Craignez-vous d’être critiquée pour cette prise de position ?
Oui, sans doute… Je ne suis pas une bonne débatteuse, j’apporte simplement un point de vue. Mais je sais aussi, d’expérience, que la plupart de nos opinions et de nos jugements sont soumis à des sensations, à des impressions. Tout simplement, quand vous voyez des enfants nés par GPA heureux, des femmes porteuses heureuses, vous vous laissez convaincre.
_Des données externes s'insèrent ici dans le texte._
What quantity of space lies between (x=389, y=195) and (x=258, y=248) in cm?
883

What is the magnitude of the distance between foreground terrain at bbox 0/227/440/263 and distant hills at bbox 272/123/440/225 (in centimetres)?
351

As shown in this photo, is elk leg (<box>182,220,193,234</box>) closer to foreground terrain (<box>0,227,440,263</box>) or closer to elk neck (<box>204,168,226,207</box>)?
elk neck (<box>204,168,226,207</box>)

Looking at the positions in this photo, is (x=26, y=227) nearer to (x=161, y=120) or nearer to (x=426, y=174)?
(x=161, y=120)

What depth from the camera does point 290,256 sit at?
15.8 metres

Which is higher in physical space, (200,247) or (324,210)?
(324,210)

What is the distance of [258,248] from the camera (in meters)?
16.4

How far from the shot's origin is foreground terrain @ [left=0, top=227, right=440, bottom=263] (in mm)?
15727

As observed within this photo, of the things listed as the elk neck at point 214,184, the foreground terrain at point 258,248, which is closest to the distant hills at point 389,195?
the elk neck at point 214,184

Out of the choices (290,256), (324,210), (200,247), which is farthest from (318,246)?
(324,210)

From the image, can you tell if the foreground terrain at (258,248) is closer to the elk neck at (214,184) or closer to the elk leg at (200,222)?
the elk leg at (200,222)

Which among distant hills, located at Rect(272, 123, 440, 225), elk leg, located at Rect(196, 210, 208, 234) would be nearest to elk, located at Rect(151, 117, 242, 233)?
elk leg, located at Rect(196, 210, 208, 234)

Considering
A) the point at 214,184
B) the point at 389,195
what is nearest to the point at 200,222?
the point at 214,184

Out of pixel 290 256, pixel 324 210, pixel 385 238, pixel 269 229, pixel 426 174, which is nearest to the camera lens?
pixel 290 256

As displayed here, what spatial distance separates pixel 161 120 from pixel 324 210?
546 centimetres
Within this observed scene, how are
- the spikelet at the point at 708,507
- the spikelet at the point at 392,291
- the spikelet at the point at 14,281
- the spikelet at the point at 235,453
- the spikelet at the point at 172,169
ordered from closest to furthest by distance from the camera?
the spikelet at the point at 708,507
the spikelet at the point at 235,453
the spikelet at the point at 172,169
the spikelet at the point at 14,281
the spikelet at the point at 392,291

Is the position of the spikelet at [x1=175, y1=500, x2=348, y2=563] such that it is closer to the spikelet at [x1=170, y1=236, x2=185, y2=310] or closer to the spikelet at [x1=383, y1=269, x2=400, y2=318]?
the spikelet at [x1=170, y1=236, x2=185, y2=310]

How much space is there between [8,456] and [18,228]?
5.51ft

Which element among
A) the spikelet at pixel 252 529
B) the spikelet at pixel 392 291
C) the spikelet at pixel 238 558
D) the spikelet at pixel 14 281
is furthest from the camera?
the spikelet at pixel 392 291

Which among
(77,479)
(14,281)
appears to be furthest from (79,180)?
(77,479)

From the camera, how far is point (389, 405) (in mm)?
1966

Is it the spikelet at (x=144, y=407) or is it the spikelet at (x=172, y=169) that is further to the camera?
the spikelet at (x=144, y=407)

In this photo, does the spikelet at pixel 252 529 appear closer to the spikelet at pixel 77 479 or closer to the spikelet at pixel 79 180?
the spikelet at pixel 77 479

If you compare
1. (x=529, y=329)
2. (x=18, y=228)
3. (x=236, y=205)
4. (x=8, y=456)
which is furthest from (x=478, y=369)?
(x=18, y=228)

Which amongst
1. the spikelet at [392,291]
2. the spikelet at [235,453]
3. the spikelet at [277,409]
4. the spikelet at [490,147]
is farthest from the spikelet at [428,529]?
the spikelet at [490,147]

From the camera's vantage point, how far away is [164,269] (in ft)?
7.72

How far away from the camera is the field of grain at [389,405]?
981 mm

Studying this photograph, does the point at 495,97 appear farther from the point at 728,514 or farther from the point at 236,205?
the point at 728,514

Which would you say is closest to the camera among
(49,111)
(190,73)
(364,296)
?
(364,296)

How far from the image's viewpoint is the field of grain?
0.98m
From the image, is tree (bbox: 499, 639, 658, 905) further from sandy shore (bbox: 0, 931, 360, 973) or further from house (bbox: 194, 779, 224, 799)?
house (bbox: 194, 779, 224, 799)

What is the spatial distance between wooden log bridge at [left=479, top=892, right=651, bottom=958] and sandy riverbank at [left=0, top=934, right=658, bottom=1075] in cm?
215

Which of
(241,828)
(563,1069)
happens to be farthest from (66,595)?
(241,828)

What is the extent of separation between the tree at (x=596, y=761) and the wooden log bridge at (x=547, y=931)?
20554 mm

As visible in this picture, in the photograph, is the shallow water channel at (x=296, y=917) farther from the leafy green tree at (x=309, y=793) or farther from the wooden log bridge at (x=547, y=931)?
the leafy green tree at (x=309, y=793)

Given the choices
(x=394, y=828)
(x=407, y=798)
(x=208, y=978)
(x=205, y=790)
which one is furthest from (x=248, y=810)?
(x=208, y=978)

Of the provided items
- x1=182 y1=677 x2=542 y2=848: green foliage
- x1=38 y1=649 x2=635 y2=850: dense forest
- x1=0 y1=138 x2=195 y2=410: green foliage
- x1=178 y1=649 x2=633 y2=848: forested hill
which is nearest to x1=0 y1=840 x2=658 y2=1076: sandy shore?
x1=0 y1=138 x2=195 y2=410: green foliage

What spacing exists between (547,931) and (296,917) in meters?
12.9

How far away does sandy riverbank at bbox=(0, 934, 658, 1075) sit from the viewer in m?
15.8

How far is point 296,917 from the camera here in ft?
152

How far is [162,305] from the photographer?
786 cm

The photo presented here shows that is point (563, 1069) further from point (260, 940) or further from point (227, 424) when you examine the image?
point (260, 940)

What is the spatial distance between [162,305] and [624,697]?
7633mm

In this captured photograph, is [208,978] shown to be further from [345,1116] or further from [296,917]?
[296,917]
De même qu’il y aujourd’hui des gens à droite qui trouvent que le mariage des homosexuels, finalement, ça passe… À voir, comme écrivait René Char, ils s’habitueront.
Dans L’Événement, vous évoquez un avortement clandestin. C’est aussi pour sortir d’une pratique clandestine que vous vous positionnez en faveur de la légalisation de la GPA ?
Bien sûr que tant que la GPA est interdite en France, les couples continueront de se rendre à l’étranger. Quand c’est dans un pays comme le Canada, avec un cadre légal, ça ne pose pas de problème éthique. Mais la GPA se pratique aussi de manière beaucoup plus rude dans des pays sans aucun droit pour la mère porteuse. Il faut à tout prix éviter ces situations.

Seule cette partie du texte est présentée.